Problem to work on: Reproduce each of the rows below word for word, changing nothing.

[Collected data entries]

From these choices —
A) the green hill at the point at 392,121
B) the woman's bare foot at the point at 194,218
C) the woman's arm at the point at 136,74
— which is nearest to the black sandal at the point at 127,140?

Written solution:
From these choices —
A) the green hill at the point at 392,121
B) the woman's bare foot at the point at 194,218
C) the woman's arm at the point at 136,74
— which is nearest to the black sandal at the point at 127,140?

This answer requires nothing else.